The contention that December 25th was an especially popular festival for Sol in late antiquity is equally unfounded, as is as the notion that this festival was established by Aurelian when he supposedly instituted a new cult of the sun. Aurelian did of course build the sun a magnificent new temple and he raised the priests of Sol to the level of pontifices. A new festival on December 25th would not have been out-of-place in this context, but it must be stressed, pace Usener, that there is no evidence that Aurelian instituted a celebration of Sol on that day. A feast day for Sol on December 25th is not mentioned until eighty years later, in the Calendar of 354 and, subsequently, in 362 by Julian in his Oration to King Helios. In short, while the winter solstice on or around the 25th of December was well established in the Roman imperial calendar, there is no evidence that a religious celebration of Sol on that day antedated the celebration of Christmas, and none that indicates that Aurelian had a hand in its institution. One might think that celebrating the sun on the winter solstice is so self-evident that we need hardly doubt that such a festival had a long tradition, but what evidence we have actually belies that notion. The traditional feast days of Sol, as recorded in the early imperial fasti, were August 8th and/or August 9th, possibly August 28th, and December 11th. These are all dates that are unrelated to any important celestial alignment of Sol, such as the solstices and equinoxes. Of these traditional dates only August 28 is mentioned in the Calendar of 354, along with December 25th, and multi-day games from October 19th to October 22nd, the latter being the most important, judging by the unparalleled 36 chariot races with which it was celebrated.

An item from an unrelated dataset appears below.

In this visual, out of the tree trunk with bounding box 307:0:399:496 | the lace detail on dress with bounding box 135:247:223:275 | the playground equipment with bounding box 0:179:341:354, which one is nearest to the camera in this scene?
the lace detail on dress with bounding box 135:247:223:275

...To summarize, the Calendar of 354 mentions the following three festivals of Sol:
- August 28: Sol and Luna; 24 chariot races;
- October 19-22: Ludi Solis, 36 chariot races;
- December 25: Natalis Invicti, 30 chariot races.

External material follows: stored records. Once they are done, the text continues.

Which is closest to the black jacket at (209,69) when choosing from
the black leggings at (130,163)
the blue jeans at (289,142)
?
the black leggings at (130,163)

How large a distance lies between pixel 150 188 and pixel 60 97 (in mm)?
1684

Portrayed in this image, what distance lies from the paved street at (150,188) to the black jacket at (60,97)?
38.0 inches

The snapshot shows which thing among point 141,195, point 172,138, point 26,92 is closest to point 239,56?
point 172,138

The standard norm for Roman festivals at this time was 24 chariot races. Of the 63 race-days listed in the Calendar of 354, 59 had 24 races, the only exceptions being February 25th and June 1st, when only 12 races were held, December 25th with 30 races, and October 22nd with 36 races. The 36 chariot races of October 22 thus represent the highest number of the year, which further suggests that this was not an annual, but a rarer, quadrennial celebration. This means that in the early fourth century, when Christmas was established by the church on December 25th, anyone surveying the calendar of festivities in honour of Sol would identify the period from October 19th to October 22nd as far more important than December 25th, and the festival of August 28th as far older. If the aim was to “neutralize” the cult of Sol by “taking over” its major festival, December 25th seems the least likely choice. It is true, of course, that December 25th, the natalis invicti, was the traditional date for the winter solstice and as such the most logical of the three dates to serve as birthday of Christ, if that was the way the “selection process” went. But this leads us to a different consideration. As we have seen, none of the traditional religious feast days for Sol were connected in any way with a specific astronomical date, such as one of the solstices or equinoxes. Yet we know from the abundance of iconographic and other evidence that astronomical dates and phenomena such as the solstices and equinoxes played an important role in Roman society from at least the 1st c. BC onwards. One need but think of the numerous depictions of seasons, zodiacs, calendars and planetary gods representing the days of the week, already quite prominent in Pompeian art in the early first century AD, and popular throughout the Roman imperial period. The parapegmata (peg-calendars) discovered throughout the empire further attest to the pervasive influence of such concepts as the seven-day planetary week. This evidence is suggestive, because it indicates that there was great interest in the astronomical, astrological and calendrical aspects of the sun, sol, as heavenly body, without these being central to the cult calendar of the Roman Sun god, Sol. All this makes it clear that the anomalies surrounding the natalis invicti (birthday of the invincible one) on December 25th are quite striking.